Animais

Depois de uma espera de 30 anos, nascem os primeiros filhotes de Ararinha-azul na Caatinga

Após décadas de extinção, um lampejo de esperança cresce com os nascimentos dos filhotes no sertão baiano.



Uma boa notícia para os amantes da natureza e biodiversidade: A ararinha-azul, que foi considerada extinta da natureza desde os anos 2000, agora está de volta.

Com informações do Metrópoles, a sobrevivência dos últimos exemplares da espécie foi por causa dos cativeiros no Brasil e no mundo nas últimas décadas.

Aos poucos e com muito empenho dos pesquisadores, os animais estão trilhando o caminho de volta para casa. Neste mês, especialistas comemoraram o nascimento dos dois primeiros filhotes na Caatinga baiana.


Exatos 30 anos depois do último registro de um espécime no sertão da Bahia, que era seu hábitat natural. O motivo da extinção da ararinha-azul foi a caça e o comércio clandestino, aliado também à degradação ambiental pelas queimadas e poluição em geral.

O primeiro passo para a reintrodução das ararinhas na natureza só foi possível graças ao esforço e dedicação da Associação para a Conservação de Papagaios Ameaçados (ACTP), que fez um brilhante trabalho.

Direitos autorais: reprodução Instagram/@ actp_parrots.

Um ano depois, o casal colocou quatro ovos, mas apenas dois eram férteis. O primeiro filhotinho nasceu no dia 11 de abril, mas infelizmente morreu no dia seguinte por causa da inexperiência dos pais. Como são animais criados em cativeiro, fora do hábitat natural, ainda não tinham o domínio correto para cuidar dele.


No dia 13, outro filhote veio ao mundo. Foi abandonado pelos pais, mas acolhido pelos pesquisadores, que o alimentam e cuidam para ser solto na mata assim que possível, restabelecendo assim a ararinha em solo brasileiro novamente.

Direitos autorais: reprodução Instagram/@ actp_parrots.

As aves vieram da Alemanha e estão sendo cuidadas por especialistas no Refúgio da Vida Silvestre e na Área de Proteção Ambiental da Ararinha-Azul. Essas duas unidades de conservação estão no município de Curaçá, ao norte da Bahia.
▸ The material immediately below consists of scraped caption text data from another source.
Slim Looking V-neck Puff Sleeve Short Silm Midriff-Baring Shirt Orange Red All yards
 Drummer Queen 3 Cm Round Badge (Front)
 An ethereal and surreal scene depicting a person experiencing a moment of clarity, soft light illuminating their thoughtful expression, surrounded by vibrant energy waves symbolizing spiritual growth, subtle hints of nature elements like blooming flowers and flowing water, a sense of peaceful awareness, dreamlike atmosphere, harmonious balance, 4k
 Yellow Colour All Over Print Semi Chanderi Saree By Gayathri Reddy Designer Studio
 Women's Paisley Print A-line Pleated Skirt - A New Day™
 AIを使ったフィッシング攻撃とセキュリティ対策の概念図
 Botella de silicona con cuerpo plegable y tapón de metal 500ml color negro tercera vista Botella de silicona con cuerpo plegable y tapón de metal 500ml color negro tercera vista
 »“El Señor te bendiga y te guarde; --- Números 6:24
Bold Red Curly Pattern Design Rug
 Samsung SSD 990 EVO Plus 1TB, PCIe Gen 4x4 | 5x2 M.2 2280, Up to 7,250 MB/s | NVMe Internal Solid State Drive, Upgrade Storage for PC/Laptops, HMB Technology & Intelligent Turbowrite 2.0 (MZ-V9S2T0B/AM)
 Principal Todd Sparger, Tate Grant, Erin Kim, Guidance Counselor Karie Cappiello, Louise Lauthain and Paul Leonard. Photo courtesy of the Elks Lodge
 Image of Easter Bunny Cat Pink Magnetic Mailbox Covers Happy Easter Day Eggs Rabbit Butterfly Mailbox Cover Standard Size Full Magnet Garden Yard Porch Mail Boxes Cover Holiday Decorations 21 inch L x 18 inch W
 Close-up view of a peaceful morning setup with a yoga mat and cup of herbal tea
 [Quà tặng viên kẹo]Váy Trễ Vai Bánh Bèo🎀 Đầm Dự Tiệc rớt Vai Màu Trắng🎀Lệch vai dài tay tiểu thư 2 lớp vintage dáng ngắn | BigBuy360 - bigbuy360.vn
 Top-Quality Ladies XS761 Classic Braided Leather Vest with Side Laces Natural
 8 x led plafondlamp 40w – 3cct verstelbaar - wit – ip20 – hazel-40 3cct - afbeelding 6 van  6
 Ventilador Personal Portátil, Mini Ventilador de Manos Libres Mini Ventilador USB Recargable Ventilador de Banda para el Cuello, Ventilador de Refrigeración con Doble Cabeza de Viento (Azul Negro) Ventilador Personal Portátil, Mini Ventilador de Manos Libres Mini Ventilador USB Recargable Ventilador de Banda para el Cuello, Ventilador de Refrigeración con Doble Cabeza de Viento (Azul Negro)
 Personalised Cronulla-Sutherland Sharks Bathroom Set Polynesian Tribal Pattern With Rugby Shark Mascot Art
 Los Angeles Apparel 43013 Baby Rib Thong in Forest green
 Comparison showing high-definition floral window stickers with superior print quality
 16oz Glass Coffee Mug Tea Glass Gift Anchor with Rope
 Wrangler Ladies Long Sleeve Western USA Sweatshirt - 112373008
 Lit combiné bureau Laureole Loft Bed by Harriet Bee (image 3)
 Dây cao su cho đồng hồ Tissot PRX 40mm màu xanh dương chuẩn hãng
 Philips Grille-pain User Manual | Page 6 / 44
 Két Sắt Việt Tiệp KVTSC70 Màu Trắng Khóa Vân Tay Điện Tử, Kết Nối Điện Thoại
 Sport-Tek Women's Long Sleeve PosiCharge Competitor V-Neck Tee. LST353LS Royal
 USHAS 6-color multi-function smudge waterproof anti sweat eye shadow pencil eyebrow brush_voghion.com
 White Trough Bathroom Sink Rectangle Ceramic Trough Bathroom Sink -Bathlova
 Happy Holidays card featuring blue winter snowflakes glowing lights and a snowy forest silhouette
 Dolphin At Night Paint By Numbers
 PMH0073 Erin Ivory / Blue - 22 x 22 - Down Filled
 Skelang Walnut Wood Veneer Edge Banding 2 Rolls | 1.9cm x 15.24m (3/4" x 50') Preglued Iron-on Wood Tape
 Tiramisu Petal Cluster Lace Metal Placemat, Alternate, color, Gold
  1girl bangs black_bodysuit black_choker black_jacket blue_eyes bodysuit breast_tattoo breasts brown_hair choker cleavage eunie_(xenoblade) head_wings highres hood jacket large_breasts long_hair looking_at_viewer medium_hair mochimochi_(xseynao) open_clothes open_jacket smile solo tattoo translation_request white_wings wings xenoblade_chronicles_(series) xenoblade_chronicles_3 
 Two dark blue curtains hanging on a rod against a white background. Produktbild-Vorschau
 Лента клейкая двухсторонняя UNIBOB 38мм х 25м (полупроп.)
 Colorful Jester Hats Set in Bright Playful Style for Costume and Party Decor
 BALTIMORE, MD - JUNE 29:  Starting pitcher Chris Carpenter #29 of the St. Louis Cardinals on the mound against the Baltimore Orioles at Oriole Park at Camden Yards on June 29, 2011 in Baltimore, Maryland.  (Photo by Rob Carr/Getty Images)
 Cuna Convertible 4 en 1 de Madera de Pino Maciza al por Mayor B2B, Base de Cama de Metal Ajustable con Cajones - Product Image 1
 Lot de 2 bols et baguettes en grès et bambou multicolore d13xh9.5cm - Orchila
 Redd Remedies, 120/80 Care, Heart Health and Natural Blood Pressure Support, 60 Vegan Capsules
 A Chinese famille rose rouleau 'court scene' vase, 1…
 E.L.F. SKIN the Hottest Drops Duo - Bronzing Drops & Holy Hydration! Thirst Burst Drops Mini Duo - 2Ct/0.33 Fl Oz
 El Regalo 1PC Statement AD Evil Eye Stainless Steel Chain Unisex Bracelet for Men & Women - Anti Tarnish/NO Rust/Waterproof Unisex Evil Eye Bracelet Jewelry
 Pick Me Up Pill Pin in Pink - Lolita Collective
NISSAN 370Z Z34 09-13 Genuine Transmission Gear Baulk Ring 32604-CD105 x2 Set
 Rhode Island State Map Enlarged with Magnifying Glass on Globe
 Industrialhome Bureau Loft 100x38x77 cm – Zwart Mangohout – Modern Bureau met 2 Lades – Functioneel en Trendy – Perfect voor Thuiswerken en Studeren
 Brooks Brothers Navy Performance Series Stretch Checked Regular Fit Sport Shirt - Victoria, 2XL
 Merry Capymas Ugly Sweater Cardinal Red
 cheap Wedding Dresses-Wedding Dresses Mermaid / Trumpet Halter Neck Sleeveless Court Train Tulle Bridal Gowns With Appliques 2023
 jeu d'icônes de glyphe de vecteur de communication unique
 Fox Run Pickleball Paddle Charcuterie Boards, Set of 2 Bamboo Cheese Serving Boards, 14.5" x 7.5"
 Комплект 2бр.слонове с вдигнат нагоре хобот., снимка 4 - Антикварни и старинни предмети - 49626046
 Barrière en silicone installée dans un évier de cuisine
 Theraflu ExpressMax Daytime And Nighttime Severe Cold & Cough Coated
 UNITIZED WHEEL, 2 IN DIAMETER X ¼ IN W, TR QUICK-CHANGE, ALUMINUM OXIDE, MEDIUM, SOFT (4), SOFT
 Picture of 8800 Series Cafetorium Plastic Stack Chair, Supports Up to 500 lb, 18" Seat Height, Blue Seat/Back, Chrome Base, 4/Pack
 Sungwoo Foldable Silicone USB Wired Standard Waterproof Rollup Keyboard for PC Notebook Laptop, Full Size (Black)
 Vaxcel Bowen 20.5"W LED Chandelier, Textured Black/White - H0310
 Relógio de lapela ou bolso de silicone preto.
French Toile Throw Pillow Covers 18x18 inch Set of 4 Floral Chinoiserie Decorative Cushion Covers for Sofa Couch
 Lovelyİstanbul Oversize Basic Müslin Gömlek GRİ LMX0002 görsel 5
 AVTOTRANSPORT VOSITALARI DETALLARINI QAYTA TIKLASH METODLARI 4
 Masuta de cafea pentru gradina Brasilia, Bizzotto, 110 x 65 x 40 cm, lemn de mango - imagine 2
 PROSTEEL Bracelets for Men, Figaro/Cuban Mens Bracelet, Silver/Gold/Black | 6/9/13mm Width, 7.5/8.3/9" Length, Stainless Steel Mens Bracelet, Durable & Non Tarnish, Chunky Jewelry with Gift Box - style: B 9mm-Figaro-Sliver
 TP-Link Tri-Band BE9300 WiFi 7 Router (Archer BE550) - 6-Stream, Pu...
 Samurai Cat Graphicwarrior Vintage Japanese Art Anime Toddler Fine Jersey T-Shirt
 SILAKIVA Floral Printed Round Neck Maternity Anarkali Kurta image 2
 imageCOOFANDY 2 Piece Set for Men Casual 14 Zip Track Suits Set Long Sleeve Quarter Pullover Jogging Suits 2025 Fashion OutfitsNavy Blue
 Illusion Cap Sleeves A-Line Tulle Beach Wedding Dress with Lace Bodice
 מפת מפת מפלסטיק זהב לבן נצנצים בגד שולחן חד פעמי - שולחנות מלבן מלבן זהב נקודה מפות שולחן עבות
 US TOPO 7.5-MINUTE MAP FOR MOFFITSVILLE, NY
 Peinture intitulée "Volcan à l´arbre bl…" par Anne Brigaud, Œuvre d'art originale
Os dois locais são destinados para reintrodução e proteção da espécie, além da conservação do bioma. Tudo é custeado pela ACTP. Nesse local também funciona o Centro de Reprodução e Reintrodução das Ararinhas-Azuis.


Lá existem dois viveiros sob a coordenação de pesquisadores que são responsáveis pelo monitoramento dos animais juntamente com a equipe do Instituto Chico Mendes de Conservação da Biodiversidade (ICMBio).

Direitos autorais: reprodução Instagram/@ actp_parrots.

De acordo com o grupo, a ararinha foi descoberta no final do século 19 por um naturalista alemão. Johann Baptist von Spix estudou e viu que a espécie era exclusiva da Caatinga. Infelizmente, a população dos animais foi dizimada pela ação do homem, devido ao tráfico e perda de hábitat com o desmatamento, para pecuária e agricultura. O último exemplar que estava na natureza desapareceu em 2000.

Desde então, a ararinha só era vista em coleções e por reprodução em cativeiro, no exterior. Ela foi classificada como espécie criticamente em perigo por restarem apenas indivíduos em cativeiro. Ver que filhotes estão nascendo é uma faísca de esperança para devolver a natureza, o que o homem tirou.